(Stop smirking John, it’s not that kind of wood.)
Maybe I need to get out more; maybe I need to read something besides Fitness magazine at night (if I ever remember to get to the library!), but I was working in the kitchen last night, I think I was finally washing the dishes that I somehow managed to let pile up, who knows. But I was looking at this beautiful cutting board that some friends in Kansas City gave me as a sort of going away present. It’s a gorgeous board that I ran across at a reclaimed lumberyard (www.elmwoodreclaimedtimber.com if you’re interested). I was out browsing for wood that we could use for award plaques at work and ran across this rather large piece. Unfortunately I needed several sets of semi-matching pieces and this was a one-of-a-kind. It’s got great color and texture, but the thing I like most about it is that they left the burn marks from the saw on the wood. It adds so much character; I just kept going back to that piece.

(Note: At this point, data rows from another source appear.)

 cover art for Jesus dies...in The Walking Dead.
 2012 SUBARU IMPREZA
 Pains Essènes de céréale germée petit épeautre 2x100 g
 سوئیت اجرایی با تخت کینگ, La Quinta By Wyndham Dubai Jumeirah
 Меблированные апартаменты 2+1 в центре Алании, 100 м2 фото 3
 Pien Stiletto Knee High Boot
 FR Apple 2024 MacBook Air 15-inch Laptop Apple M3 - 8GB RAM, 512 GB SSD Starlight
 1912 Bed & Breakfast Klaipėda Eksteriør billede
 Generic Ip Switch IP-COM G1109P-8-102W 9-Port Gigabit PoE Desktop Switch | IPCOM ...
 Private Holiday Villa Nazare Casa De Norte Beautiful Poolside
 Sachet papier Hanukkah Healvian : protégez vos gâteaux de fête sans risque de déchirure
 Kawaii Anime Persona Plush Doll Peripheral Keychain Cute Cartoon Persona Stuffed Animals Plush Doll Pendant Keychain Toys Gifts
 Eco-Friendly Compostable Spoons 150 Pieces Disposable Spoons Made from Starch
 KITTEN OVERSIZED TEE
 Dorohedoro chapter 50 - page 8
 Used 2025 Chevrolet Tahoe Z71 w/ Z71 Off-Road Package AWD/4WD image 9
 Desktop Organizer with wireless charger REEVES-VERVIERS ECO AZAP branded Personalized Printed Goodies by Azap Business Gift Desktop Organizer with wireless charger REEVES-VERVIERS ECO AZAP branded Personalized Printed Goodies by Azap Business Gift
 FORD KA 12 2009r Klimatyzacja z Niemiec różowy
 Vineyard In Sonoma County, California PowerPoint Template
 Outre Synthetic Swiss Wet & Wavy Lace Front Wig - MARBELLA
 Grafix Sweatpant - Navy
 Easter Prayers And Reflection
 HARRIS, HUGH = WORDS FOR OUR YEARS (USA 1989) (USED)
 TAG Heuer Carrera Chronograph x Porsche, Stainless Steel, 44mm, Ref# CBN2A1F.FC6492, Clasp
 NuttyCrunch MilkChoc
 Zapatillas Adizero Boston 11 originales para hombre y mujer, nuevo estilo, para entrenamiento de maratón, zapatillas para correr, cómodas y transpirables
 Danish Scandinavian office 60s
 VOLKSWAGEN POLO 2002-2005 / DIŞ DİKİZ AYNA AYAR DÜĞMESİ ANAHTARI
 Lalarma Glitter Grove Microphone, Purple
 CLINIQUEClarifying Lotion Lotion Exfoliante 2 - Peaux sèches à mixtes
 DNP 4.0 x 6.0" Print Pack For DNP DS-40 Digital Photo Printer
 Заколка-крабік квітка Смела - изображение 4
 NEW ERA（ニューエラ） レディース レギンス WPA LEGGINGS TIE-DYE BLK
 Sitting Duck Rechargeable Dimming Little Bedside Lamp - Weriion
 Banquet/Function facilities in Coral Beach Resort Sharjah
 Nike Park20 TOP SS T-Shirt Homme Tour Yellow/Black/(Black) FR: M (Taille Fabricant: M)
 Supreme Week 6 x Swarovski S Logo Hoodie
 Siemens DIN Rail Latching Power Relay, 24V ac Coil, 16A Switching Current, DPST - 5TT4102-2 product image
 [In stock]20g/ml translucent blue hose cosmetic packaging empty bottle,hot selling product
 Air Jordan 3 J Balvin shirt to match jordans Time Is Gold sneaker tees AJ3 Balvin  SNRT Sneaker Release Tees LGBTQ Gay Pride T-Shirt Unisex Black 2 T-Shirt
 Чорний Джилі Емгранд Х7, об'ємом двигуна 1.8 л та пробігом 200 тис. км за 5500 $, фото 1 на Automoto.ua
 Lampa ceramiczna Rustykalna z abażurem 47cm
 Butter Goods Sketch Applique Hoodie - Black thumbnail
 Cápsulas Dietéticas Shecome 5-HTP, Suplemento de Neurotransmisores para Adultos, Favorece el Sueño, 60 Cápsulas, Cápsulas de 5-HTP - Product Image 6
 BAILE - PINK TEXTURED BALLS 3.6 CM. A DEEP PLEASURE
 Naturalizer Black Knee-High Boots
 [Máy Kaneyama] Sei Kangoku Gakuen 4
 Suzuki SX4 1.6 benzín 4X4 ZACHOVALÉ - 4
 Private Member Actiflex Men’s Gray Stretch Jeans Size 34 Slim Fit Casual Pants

So I was looking at this piece of wood setting behind my sink and started thinking about the beauty of wood. I’ve always been fascinated by it. Each piece is somehow familiar. Turn me loose in a lumberyard and I’m like a kid in a candy store. I don’t know what it is, but it gives me a feeling of being grounded, connected and balanced; I find it calming. Run your hand along an old piece of furniture, and you can feel the presence of the previous owners. I love that you can feel a life force in even the oldest pieces of lumber. My favorite yoga pose is even tree pose.
My mind tends to drift, and last night was no exception. And soon I started thinking about childhood experiences and my connection to trees and wood.
In kindergarten or first grade, I can’t remember which, all of the students in my class were given seedlings for Arbor Day. I brought my sad little stick of a tree home in its newspaper bag sleeve. I was so proud of it. Our yard had limited space, so mom & dad suggested that I plant my tree in a far corner of the yard behind the garage. I watered it, and talked to it, made sure it was staked and had a ribbon tied to it (lest dad run over it with the lawn mower). I watched it grow and privately celebrated each new branch for years. Now I look at the tree–the largest in the yard; its limbs are tangled in all sorts of power lines (mom & dad never thought it would actually grow), but I never doubted that it would someday be magnificent. Looking at it now, I can still see that little pigtailed girl watching over it.
I remember building my first dollhouse with my dad. Far from the elaborate Barbie Dreamhouse that all my friends had, my dollhouse was a simple structure–no doors or windows, just 4 rooms and an attic, each room painted a different bright color. My dolls weren’t the right size for it, but Barbies couldn’t have been better housed if they lived in a Barbie-sized mansion. I think that was probably the first time I ever got to use a hammer.
Years ago, we used to laugh at my dad. When the big maple in the middle of the backyard finally died, he took it upon himself to create a mini-forest in its place. For years, we’d ask what he wanted for Father’s Day or his birthday–trees. Always trees. When we finally ran out of room, he asked for a wood turner. I don’t think its a coincidence.
I thought about all of this as I looked around my living room. At the coffee table and end table that dad and I designed and built. They’re a little lopsided and sometimes have to be glued back together, but I wouldn’t trade them for the world. They keep me (and my living room) grounded and connected to my past.